**Extract to read:**
-- Opening Marker --
Recently, the applications of DBN or deep learning (DL) make breakthroughs in many difference areas (Bengio 2012). DBN represents a series of multi-layer architecture NNs that training with the greedy layer-wise unsupervised pre-training algorithms (Hinton and Salakhutdinov 2006; Bengio 2009). By applying the greedy layer-wise unsupervised pre-training mechanism, DBN can reconstruct the raw data set, in other words, DBN can “Learn” features from the original data (Wang and He 2004). Some people (Lee et al. 2014; Feng  and Zheng 2015) study time delay systems, in order to reduce system turmoil, make the system stable and obtain less conservative results. Zhang et al. (2017) carried out experiments which showed that the DBN-based approach has good potential for practical usage and suitable feature fusions will further improve the performance of speech emotion recognition. Zhu et al. (2017) proposed a novel classification method that combines DBN and SVM instead of using only one of them. And the intelligent models, like classifiers usually can obtain higher accuracy and better generalization with the learned features.

3 Feature set

We proposed to construct a high-dimensional feature set, which is fused with prosody feature, voice quality features and spectral feature. In this paper, fundamental frequency (F0), and power are extracted as prosody features and the first, second and third formants with their bandwidths are extracted as voice quality features. At the same time, wavelet packet Cepstral coefficients (WPCC) and the proposed sub-band spectral centroid weighted wavelet packet Cepstral coefficients (W-WPCC) compose the spectral feature. In this section, the WPCC and W-WPCC is described in detailed.

3.1 WPCC

In this paper, WPT is adopted for speech signal analysis instead of the widely used short-time Fourier transform for the reasons given in Sect. 1. For discrete input signal x(n) obtained with a sampling rate of fs, before its WP coefficients can be calculated, it should first be associated to an approximation of a signal \(\bar {x}(t)\) at the resolution \({2^{{J_0}}}=f_{s}^{{ - 1}}\), with decomposition coefficients a0(n) that satisfy

$$x(n)=f_{s}^{{1/2}}{a_0}(n) \approx \bar {x}\left( {n \cdot f_{s}^{{ - 1}}} \right).$$
(1)
-- Closing Marker --
**Information shown:**
-- Opening Marker --
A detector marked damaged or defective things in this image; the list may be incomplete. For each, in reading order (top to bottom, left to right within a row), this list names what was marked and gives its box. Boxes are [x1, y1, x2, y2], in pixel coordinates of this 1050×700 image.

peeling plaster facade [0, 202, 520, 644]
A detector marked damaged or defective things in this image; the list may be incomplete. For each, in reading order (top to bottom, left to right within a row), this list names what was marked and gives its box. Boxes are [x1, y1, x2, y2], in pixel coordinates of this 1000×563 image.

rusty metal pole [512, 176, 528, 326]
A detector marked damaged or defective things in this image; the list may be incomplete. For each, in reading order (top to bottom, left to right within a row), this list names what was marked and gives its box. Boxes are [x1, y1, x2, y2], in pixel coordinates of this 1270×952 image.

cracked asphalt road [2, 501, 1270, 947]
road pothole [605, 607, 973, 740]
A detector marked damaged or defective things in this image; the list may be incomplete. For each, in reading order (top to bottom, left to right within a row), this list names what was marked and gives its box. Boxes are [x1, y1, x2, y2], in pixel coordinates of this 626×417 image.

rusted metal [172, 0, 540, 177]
-- Closing Marker --
**Task instructions:**
[A] List every work cited in the paragraph that precedes the heading "3 Feature set" in the excerpt on speech emotion recognition features, giving the authors and year for each.
[B] Continue the excerpt on speech emotion recognition features from where it stops, following on from equation (1).

**Exercise responses:**
[A]
- Bengio 2012
- Hinton and Salakhutdinov 2006
- Bengio 2009
- Wang and He 2004
- Lee et al. 2014
- Feng and Zheng 2015
- Zhang et al. 2017
- Zhu et al. 2017

[B]
Let \(\mathcal{T}\) denote the binary tree structure, and each node in \(\mathcal{T}\) is denoted as (j, p) in this paper, where j is the depth of the node in the tree and p \((0 \leqslant p \leqslant {2^j} - 1)\) is the number of nodes on its left at the same depth j. The root node (0, 0) of \(\mathcal{T}\)is associated with coefficients a0(n). By applying (h, g) on the WP coefficients \(d_{j}^{p}\) at node \((j,p) \in \mathcal{T}\), the node is split into two child nodes (j + 1, 2p) and (j + 1, 2p + 1), which are associated with WP coefficients \(d_{{j+1}}^{{2p}}\) and \(d_{{j+1}}^{{2p+1}}\), respectively.

$$d_{{j+1}}^{{2p}}(n)=\sum\limits_{{r= - \infty }}^{{+\infty }} {h(r - 2n)\;d_{j}^{p}(r)} ,$$
(2)
$$d_{{j+1}}^{{2p+1}}(n)=\sum\limits_{{r= - \infty }}^{{+\infty }} {g(r - 2n)\;d_{j}^{p}(r)} .$$
(3)

where \(d_{0}^{0}={a_0}\).

A binary tree where each node has either zero or two children is called an admissible binary tree. By splitting the WP tree nodes in a particular way, a corresponding admissible binary tree structure is achieved. However, the resulting WP tree is not frequency ordered and a frequency ordering step should be taken to change the position of node (j, p) to (j, q) with q = G[p]. After frequency ordering, the WP tree is frequency ordered and each node (j, q) has a frequency support of

$$I_{j}^{q}=\left[ { - (q+1)\pi {2^{ - j}},\; - q\pi {2^{ - j}}] \cup [q\pi {2^{ - j}},\;(q+1)\pi {2^{ - j}}} \right].$$
(4)

Let \(L(\mathcal{T})={\{ ({j_m},{p_m})\} _{1 \leqslant m \leqslant M}}\) denote the set of leaf nodes of an admissible binary tree \(\mathcal{T}\), the corresponding tree-structured WPT decomposes the original signal into a set of sub-band components with frequency supports \({\left\{ {I_{{{j_m}}}^{{{q_m}}}} \right\}_{1 \leqslant m \leqslant M}}\), where qm = G[pm]; and this process can be viewed as an M-channel filter-bank followed by a set of aggregated down-samplers (Deng et al. 2014).

3.2 W-WPCC

3.2.1 W-WPCC feature extraction

The nature of the wavelet packet Cepstral coefficients (WPCC) is a kind of spectral features. Considering the complementarity between WPCC and sub-band spectral centroid which possesses noise-robustness, we combine them by some strategies to construct new speech emotion features possessing great noise-robustness.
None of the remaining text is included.